In fact, this paper of Ben-David and others shows a general theorem, that in the online setting, the competitive ratio against an adaptive adversary cannot be better than in the deterministic setting. They consider other, more nuanced adversaries (does the adversary have to also make decisions online, or does it make decisions only at the end?, etc.), check out the paper for details.
The Finite Ski-Rental Game
Alireza asked for more details about why we could reduce the ski-rental game to just $4 \times 4$. An exercise will appear on the next HW, but here’s the simple idea. I claim that the adversary should never choose an input $I_j$ for $j \geq B$, it should instead choose $I_\infty$. Indeed, the OPT cost will be the same for those two columns, and maybe the algorithm may be dumb and screw up. Formally, for every algorithm $i$, I claim that the cost of $(A_i, I_j)$ is no less than that of $(A_i, I_\infty)$ when $j \geq B$, so the column $I_\infty$ dominates $I_j$ for every row $A_i$.
Hence, we’re left with $I_1, I_2, \ldots, I_{B-1}, I_\infty$, the other columns are strictly dominated and can be removed. And now you can show that the algorithm player should place no mass on algorithm $A_i$ for $i > B$, given this smaller set of columns. So you can remove all but the first $B$ rows. And it leaves you with the $B \times B$ game that we analyzed.
Details on the Randomized Paging Analysis
Some of you asked for more details on the randomized paging analysis, I’ll post about that later. In fact, the analysis also addresses the issue Alireza mentioned about the additive term in the deterministic paging, I think. Watch this space for more details.
X-Fit Bin-Packing Algorithms
Corwin also asked whether First-Fit was better than $2$. Recall that first-fit is the algorithm that opens the bins sequentially, and puts the next item in the first of these bins that can hold it. (So it is really an online algorithm.) Jeff Ullman showed that first-fit uses at most $1.7 OPT + 1$ bins. This was improved by Dosa and Sgall to $\lfloor 1.7 OPT \rfloor$, so there’s no additive term any more. They also show the result is tight.
There are other algorithms of this ilk. Next-fit seems more wasteful: whenever the current item $i$ does not fit into the current bin, it closes this bin forever, and opens a new bin, makes that the current bin, and puts $i$ in it. Note that next-fit is very fast to implement, since you only have to see if the current item fits into the current bin. It is easy to show that Next-Fit uses $2OPT+1$ bins. (Why? For any two consecutive bins, the total size must be strictly more than $1$, that is why you opened the latter bin. In fact this also gives a shorter analysis for first-fit than the one I gave in lecture.) And by being a bit more careful with strict inequalities and taking floors, you can show that both first-fit and next-fit use no more than $2OPT$.

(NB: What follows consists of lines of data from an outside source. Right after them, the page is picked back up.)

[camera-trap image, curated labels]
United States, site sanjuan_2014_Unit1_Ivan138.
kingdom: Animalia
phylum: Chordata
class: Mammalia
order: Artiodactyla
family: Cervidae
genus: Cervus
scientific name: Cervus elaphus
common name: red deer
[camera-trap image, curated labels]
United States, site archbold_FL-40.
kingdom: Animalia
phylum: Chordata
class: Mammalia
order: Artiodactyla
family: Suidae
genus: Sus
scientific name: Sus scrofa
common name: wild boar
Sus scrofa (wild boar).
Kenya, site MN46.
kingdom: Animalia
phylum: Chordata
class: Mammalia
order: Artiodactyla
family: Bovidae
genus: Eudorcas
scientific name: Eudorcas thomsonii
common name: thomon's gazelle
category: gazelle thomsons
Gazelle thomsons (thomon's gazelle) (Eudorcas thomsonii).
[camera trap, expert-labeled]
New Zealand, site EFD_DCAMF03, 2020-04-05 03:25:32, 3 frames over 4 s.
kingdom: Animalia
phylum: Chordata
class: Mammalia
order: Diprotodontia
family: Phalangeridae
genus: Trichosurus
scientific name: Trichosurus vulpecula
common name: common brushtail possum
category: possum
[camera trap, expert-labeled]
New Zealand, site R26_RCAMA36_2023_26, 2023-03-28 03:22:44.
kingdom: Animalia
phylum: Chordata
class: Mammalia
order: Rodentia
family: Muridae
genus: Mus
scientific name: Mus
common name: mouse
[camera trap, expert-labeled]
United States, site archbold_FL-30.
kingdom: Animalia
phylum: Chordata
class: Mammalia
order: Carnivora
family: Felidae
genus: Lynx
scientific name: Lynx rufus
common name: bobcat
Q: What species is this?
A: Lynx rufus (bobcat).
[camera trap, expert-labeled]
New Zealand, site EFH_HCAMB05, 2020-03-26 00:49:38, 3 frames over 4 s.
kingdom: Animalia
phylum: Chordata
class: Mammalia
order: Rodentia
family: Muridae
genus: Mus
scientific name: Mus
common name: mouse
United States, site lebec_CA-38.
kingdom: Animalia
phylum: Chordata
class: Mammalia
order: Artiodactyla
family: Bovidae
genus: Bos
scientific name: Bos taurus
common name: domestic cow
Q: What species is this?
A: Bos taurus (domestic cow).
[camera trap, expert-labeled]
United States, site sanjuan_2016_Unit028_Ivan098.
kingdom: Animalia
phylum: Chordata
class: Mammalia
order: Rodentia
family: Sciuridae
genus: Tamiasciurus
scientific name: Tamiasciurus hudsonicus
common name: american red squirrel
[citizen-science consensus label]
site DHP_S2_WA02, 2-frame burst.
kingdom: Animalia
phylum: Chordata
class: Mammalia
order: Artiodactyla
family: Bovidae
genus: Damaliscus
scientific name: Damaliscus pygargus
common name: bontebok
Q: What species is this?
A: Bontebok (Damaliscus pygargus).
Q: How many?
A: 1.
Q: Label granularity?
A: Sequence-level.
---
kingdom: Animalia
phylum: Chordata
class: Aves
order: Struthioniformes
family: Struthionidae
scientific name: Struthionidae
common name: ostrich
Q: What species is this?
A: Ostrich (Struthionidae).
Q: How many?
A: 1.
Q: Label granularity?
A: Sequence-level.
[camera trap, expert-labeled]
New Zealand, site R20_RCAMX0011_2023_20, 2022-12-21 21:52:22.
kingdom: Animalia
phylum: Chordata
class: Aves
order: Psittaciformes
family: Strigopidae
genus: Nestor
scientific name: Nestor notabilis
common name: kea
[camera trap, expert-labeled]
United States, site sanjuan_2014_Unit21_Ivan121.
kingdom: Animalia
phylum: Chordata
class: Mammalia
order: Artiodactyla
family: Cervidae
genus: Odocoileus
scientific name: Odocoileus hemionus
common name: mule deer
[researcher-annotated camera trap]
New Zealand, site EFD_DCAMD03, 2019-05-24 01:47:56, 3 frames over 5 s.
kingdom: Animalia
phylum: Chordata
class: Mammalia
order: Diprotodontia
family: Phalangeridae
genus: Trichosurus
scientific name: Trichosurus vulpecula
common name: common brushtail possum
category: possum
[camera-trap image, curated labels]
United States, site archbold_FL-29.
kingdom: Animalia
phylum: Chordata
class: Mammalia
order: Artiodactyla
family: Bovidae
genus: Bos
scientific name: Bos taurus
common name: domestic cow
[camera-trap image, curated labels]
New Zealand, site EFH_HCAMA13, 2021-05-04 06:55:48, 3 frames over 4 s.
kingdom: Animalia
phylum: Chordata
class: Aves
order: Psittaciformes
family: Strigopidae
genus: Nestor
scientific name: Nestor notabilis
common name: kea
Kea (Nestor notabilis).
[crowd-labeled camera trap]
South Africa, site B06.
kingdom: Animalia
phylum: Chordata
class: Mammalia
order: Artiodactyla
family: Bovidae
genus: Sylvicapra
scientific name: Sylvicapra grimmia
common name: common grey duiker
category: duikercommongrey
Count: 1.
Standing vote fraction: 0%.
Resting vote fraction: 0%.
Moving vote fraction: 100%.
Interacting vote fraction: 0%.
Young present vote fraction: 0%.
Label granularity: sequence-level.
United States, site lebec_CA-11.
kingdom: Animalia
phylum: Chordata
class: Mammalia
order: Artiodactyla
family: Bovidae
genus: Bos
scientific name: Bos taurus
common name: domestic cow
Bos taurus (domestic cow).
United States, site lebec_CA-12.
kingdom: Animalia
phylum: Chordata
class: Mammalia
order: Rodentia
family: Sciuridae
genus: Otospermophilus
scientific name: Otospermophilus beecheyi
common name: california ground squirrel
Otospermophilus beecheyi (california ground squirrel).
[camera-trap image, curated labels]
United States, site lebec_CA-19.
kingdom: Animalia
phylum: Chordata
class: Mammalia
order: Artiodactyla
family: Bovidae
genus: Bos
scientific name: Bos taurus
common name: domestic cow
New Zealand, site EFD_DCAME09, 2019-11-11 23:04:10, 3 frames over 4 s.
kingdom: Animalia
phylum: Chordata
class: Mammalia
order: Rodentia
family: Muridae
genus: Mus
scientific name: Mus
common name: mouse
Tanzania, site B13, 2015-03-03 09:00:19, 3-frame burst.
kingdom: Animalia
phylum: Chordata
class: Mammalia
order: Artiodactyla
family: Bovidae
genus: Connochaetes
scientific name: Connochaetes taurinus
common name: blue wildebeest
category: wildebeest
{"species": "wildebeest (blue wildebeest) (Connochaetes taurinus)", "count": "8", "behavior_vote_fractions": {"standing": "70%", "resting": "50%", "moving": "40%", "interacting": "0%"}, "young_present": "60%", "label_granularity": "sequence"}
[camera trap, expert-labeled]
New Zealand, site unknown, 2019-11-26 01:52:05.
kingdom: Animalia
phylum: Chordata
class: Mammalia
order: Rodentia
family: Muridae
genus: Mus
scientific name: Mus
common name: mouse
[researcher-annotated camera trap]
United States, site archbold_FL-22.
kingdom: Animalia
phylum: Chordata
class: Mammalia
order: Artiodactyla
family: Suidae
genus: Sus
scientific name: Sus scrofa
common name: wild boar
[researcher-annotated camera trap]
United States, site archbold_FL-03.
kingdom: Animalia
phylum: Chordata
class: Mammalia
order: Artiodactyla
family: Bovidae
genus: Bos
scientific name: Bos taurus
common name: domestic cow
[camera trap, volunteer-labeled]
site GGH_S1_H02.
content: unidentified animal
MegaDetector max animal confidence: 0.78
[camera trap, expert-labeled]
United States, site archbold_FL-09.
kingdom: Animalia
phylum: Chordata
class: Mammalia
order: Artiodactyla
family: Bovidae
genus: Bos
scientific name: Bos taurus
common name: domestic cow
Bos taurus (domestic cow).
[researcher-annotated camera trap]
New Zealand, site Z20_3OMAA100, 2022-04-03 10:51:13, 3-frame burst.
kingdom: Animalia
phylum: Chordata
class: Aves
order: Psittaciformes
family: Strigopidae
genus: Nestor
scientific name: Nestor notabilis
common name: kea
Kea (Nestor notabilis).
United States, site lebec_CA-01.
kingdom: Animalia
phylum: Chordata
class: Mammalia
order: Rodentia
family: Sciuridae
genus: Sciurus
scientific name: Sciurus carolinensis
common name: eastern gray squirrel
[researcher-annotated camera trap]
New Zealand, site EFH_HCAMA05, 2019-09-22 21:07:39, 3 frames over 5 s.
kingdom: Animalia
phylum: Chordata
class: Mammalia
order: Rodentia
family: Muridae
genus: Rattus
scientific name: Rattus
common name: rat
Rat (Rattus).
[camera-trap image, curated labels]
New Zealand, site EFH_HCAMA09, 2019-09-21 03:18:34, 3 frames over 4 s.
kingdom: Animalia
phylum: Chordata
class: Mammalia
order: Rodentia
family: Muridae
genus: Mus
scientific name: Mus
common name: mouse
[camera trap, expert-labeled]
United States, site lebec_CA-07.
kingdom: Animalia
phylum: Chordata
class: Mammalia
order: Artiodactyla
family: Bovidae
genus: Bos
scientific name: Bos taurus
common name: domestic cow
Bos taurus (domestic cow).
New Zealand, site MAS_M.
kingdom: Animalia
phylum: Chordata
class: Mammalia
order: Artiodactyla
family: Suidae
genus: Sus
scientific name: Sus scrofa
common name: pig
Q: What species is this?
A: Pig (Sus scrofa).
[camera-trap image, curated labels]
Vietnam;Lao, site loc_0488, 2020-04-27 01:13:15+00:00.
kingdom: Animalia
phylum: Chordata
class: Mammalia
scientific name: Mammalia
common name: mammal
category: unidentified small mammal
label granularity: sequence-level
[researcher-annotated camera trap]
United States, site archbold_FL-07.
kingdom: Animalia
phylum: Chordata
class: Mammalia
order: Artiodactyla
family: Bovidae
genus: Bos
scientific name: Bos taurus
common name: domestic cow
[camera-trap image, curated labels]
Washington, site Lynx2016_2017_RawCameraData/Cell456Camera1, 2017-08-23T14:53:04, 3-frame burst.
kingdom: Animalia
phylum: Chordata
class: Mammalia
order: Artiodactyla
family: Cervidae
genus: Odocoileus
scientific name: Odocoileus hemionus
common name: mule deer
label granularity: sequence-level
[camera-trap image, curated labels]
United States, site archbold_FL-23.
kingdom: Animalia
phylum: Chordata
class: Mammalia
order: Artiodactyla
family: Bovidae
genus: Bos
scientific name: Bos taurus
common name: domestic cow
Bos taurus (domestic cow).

There’s also Best-Fit, which puts the item into the bin where it fits the best and leaves the least space. And Worst-Fit, which puts the item into the occupied bin where it fits the worst and leaves the most space, you can think of this as trying to load-balance, and not leave any small gaps which may be difficult to fill. As long as you don’t open new bins when the current item fits into the last-opened bin, you can always use the analysis above and show a factor of $2$. And sometimes you do better: people have come up with ingenious analyses for each of these cases. E.g., Dosa and Sgall have also shown $\lfloor 1.7 OPT \rfloor$ for Best-Fit.
For each of these, you can also sort the items and consider then in decreasing order: things improve, e.g., you can easily improve to $1.5$ for first-fit-decreasing (and that would be optimal given the hardness from partition). Please Google for more results, if you’re interested!